Harald Juhnke – Eine Legende des deutschen Fernsehens

 

Harald Juhnke wurde am 10.Juni 1929 in Berlin-Wedding geboren und verstarb nach langer Krankheit am 1.April 2005 in Rüdersdorf bei Berlin. Er gehörte zu den größten, Entertainern, Film- und Bühnenschauspielern seiner Zeit. Gerade seine berühmte „freie Schnautze“ machten ihn zu einem absoluten Publikumsliebling und er galt neben Günther Pfitzmann als eines der letzten „Berliner Originale“ der Nachkriegszeit. Leider sorgte er gerade gegen Ende seines Lebens immer wieder für traurige Schlagzeilen in der Boulevard-Presse, da es bekannt wurde, dass Harald Juhnke seit Jahren gravierende Alkoholprobleme hatte, denen er sich Zeit seines Lebens nicht entledigen konnte.

Juhnke war der Sohn eines Polizisten und einer Bäckerstochter. Er wuchs in einer Mietskaserne im Arbeiterbezirk Wedding. Er ging bis 1948 zur Schule, verließ diese aber, um Schauspieler zu werden. Er nahm Schauspielunterricht bei Marlise Ludwig und stand bereits nach drei Monaten zum ersten Mal auf der Bühne des Haus der Kultur der Sowjetunion.

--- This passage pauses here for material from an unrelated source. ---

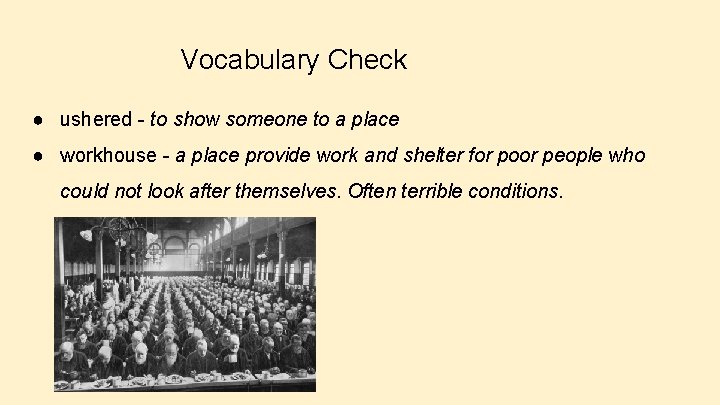 Vocabulary Check ● ushered - to show someone to a place ● workhouse -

In dem Revolutionsstück „Ljubow Jarowaja“ spielte er die Rolle eines russischen Offiziers. 1950 bekam er ein Engagement am Theater in Neustrelitz, wechselte dann aber an die Freie Volksbühne Berlin. In den 1950er Jahren konnte er ich auch als Filmschauspieler etablieren. Seine Rollen klassifizierten ihn in erster Linie als jungen Liebhaber oder lustigen Berliner.

Ab 1952 bis 1994 synchronisierte Juhnke Schauspieler wie Marlon Brando („Die Faust im Nacken“, Morituri oder Sayonara), Charles Bronson („Ein Mann ohne Furcht“) oder Peter Falk („Eine Leiche zum Dessert), um nur die Wichtigsten zu nennen. Ab 1977 war Harald Juhnke verstärkt im Fernsehen zu sehen. Zusammen mit Eddie Arent erfreute vor allem die Sketchserie „Harald und Eddie“ Millionen Fernsehzuschauer. Auch die Serie „Ein verrücktes Paar, in der Gritt Böttcher seine Ehefrau spielte, vermittelte jede Menge Spaß. So kam es auch, dass das ZDF ihm die Moderation der Sendung „Musik ist Trumpf“ übertrug. Ganz nach seinem Vorbild Frank Sinatra wurde Harald Juhnke zum singenden Entertainer.



1985 kam er dann in der Rolle des Ottmar Kinkel zu den „Drei Damen vom Grill“, einer beliebten Vorabendserie der ARD. 1992 feierte er sein Comeback als Filmschauspieler. Besonders die Charakterrollen in Filmen wie „Schtonk“, „Der Papagei“ oder auch „Der Hauptmann von Köpenick“ brachten Juhnke jede Menge Anerkennung für sein schauspielerisches Können ein. 1995 spielte er dann in dem Film „Der Trinker“ die wohl persönlichste Rolle seiner Karriere und arbeitete darin seine eigene Alkoholerkrankung auf.

Das Privatleben von Harald Juhnke war stets Bestandteil der Boulevardpresse. Besonders sein Alkoholkonsum, der 1959 zum ersten Mal öffentlich bekannt wurde, waren ständiges Thema. Auch Berichte über zahlreiche Gerichtsurteile wegen Trunkenheit am Steuer oder Widerstand gegen die Staatsgewalt konnte darin zu lesen. Harald Juhnke wurde sogar einmal wegen Körperverletzung und Beleidigung zu sieben Monaten Gefängnis verurteilt. Dank seiner guten Führung entließ man ihn nach vier Monaten wieder. Sein komplettes Leben war von schweren Alkoholabstürzen geprägt, die er nie richtig in den Griff bekam. Als er dann 2001 in Wien in einem Hotel zusammenbrach, stellten die Ärzte fest, dass er am Korsakow-Syndrom erkrankt war. Seine Familie brachte ihn daraufhin in ein Pflegeheim für Demenzkranke in Fredersdorf in Brandenburg unter. Er verstarb am 1.April 2005 an den Folgen seiner Krankheit. Die Beisetzung fand im engsten Familienkreis statt, aber bei einem anschließenden Gottesdienst fanden sich um die 800 Gäste ein. Unter ihnen auch Thomas Gottschalk und der Bürgermeister der Stadt Klaus Wowereit.